Barclays bank, based in London, has admitted rigging global interest...

Barclays bank, based in London, has admitted rigging global interest rates and been fined $453 million by U.S. and British agencies. (July 3, 2012) Credit: Getty Images

Speak to any financial regulator and they will tell you that their post-economic crisis ambition is for banking to become boring. Events at Barclays suggest they're starting to get their way.

Hugh 'Skip' McGee, the bank's top-paid executive, said yesterday he will quit at the end of the month as chief executive officer of the Americas division at Barclays because his job has changed, saying: "My focus has always been on clients, but given the need for Barclays leadership to focus on regulatory issues for the foreseeable future, I have decided that it is time for me to move on to new challenges." The shift in culture comes from the top of the firm; Antony Jenkins, who took over as Barclays CEO in August 2012, came from the bank's retail banking division, in contrast to his predecessor, Bob Diamond, who earned his stripes as a bond trader at Credit Suisse and Morgan Stanley. Barclays is setting up a "bad bank" to absorb some of the businesses it no longer wants to be involved in, including commodities, as it shrinks its investment-banking activities.

McGee's 8.87 million-pound ($14.9 million) stock bonus, disclosed in March, was the highest for any executive at Barclays. Jenkins earned less than half as much, with shares valued at 3.82 million pounds.
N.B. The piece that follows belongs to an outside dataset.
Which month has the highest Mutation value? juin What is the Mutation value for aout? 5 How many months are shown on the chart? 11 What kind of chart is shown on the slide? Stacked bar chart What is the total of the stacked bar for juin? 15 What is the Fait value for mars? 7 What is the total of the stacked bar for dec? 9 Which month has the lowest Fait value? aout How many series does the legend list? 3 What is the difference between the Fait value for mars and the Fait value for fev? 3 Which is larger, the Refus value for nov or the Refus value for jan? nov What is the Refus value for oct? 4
Events since 2009 have taught us that when investment banks get too frisky and their adventures end in disaster, taxpayers -- me and you -- end up on the hook. And while it would be both nonsensical and economically undesirable for them to stop servicing their corporate clients, a period of reflection to assess the changed regulatory environment as policy makers wrestle with the too-big-to-fail issue is undoubtedly a good thing.

Alison Williams, an analyst at Bloomberg Industries, notes that Deutsche Bank cut its investment bank front office staff -- the folk who buy and sell stuff in markets -- by 2 percent in the first three months of this year, even as total staff for the unit grew 1 percent from the fourth quarter.
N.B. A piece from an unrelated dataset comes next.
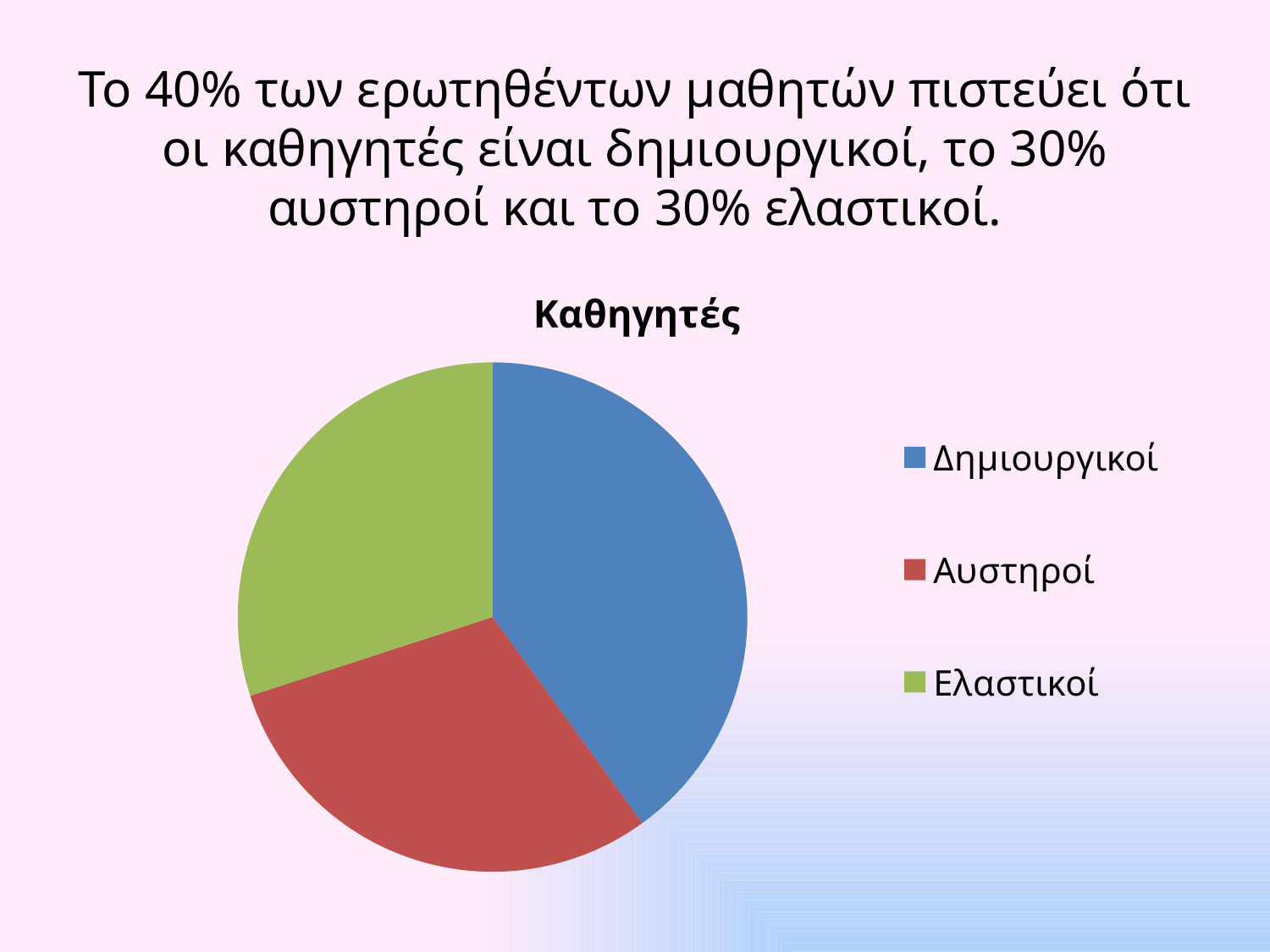
How many slices does the pie chart have? 3 What share of the pie does the Ελαστικοί slice represent? 30% Which slice is larger, Ελαστικοί or Δημιουργικοί? Δημιουργικοί What is the difference in percentage points between the Δημιουργικοί and Αυστηροί slices? 10% What share of the pie does the Δημιουργικοί slice represent? 40% Which slice is larger, Δημιουργικοί or Αυστηροί? Δημιουργικοί Which category has the largest slice of the pie? Δημιουργικοί What is the title of the chart? Καθηγητές What colour is the Δημιουργικοί slice in the pie chart? blue What kind of chart is shown on the slide? pie chart What share of the pie does the Αυστηροί slice represent? 30% How many entries does the chart legend list? 3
Instead, Germany's biggest bank is increasing head count in compliance and related functions, and adding "several hundred" supervisory staff including about 150 in its investment bank, Williams said in a report. Her figures also show Credit Suisse trimmed its traders by 2.5 percent, adding to cuts of 1.5 percent by the end of last year, with Goldman Sachs and JPMorgan also shedding staff.

That said, investment banking still seems to be an attractive career destination. The Judge Business School at the University of Cambridge says 20 percent of its 2012-2013 Master of Finance graduating class ended up in investment banking, topping 12 percent who went into asset management, commercial banking or non-finance, and 10 percent who found jobs in venture capital, public-sector finance or corporate finance.
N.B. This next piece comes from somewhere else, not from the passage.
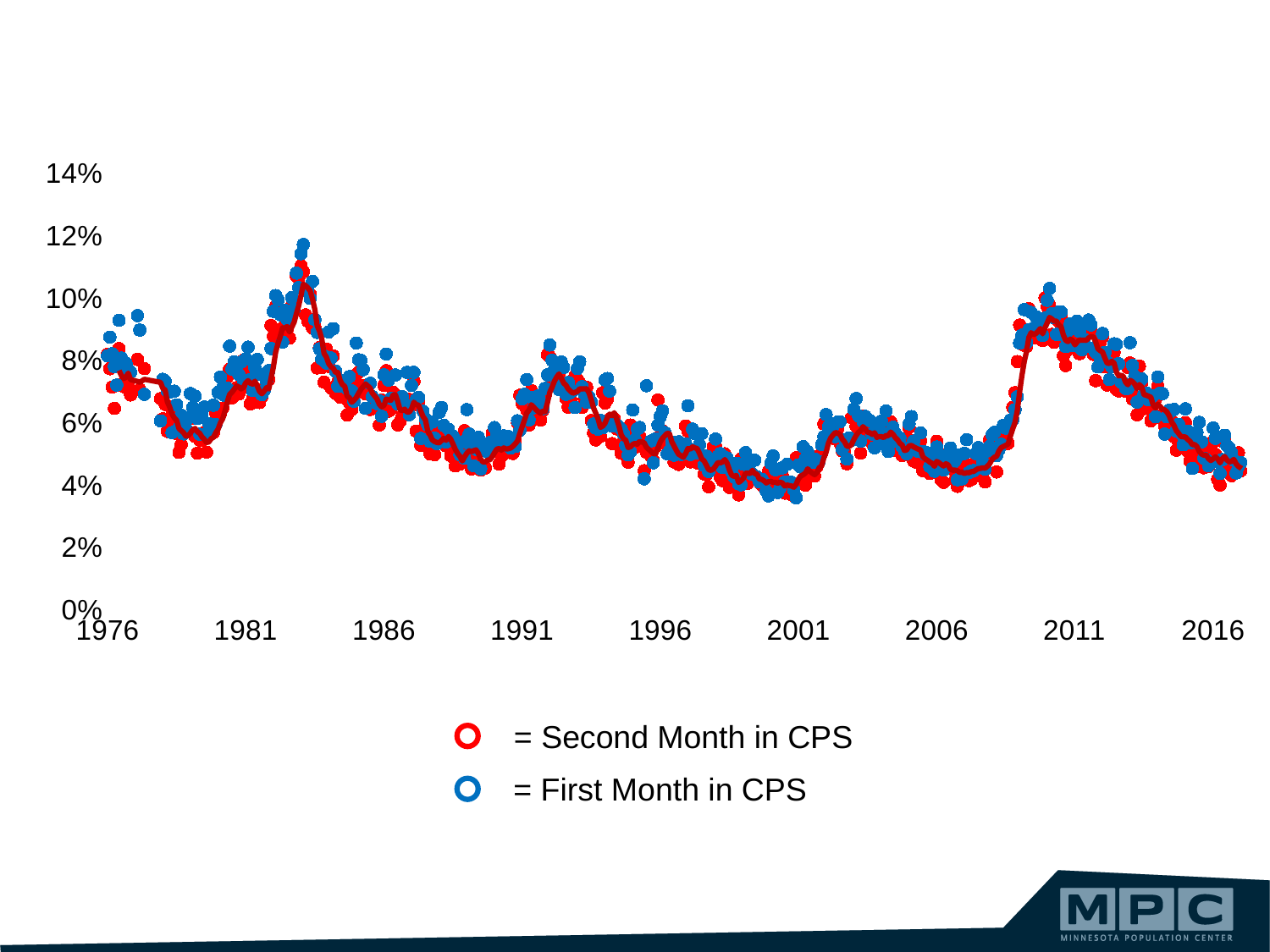
How many series does the legend list? 2 What is the highest value shown on the y axis? 14% What kind of chart is shown on the slide? scatter chart Which colour represents the 'Second Month in CPS' series? red Do the values rise or fall between 2011 and 2016? fall Is the value at 2016 greater or less than 6%? less Which is larger, the value around 2011 or the value around 2001? the value around 2011 Is the peak value reached between 1981 and 1986 greater or less than 10%? greater Is the value around 2011 greater or less than 8%? greater Do the values rise or fall between 2006 and 2011? rise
As regulators constrain so-called proprietary trading, where banks gamble with their own money, and demand higher capital standards, some areas of finance are shrinking. Consider the world's biggest market, foreign exchange. Currency trading declined to $4.87 trillion in December compared with $5.7 trillion in June, according to data from CLS Bank, which operates the world's largest foreign-exchange settlement system.

Deutsche Bank's Currency Volatility Index, which measures market expectations for future price swings among nine currency pairs, slumped to a 6.51 percent yesterday, its lowest level since 2007 and a drop of more than 40 percent since mid-2013.

As currencies become more stable, companies should need less help from their bankers to defend against swings by buying complicated derivatives. That should leave bankers with more time to devote to the boring work of acting as intermediaries between the providers of capital and those who can usefully invest it.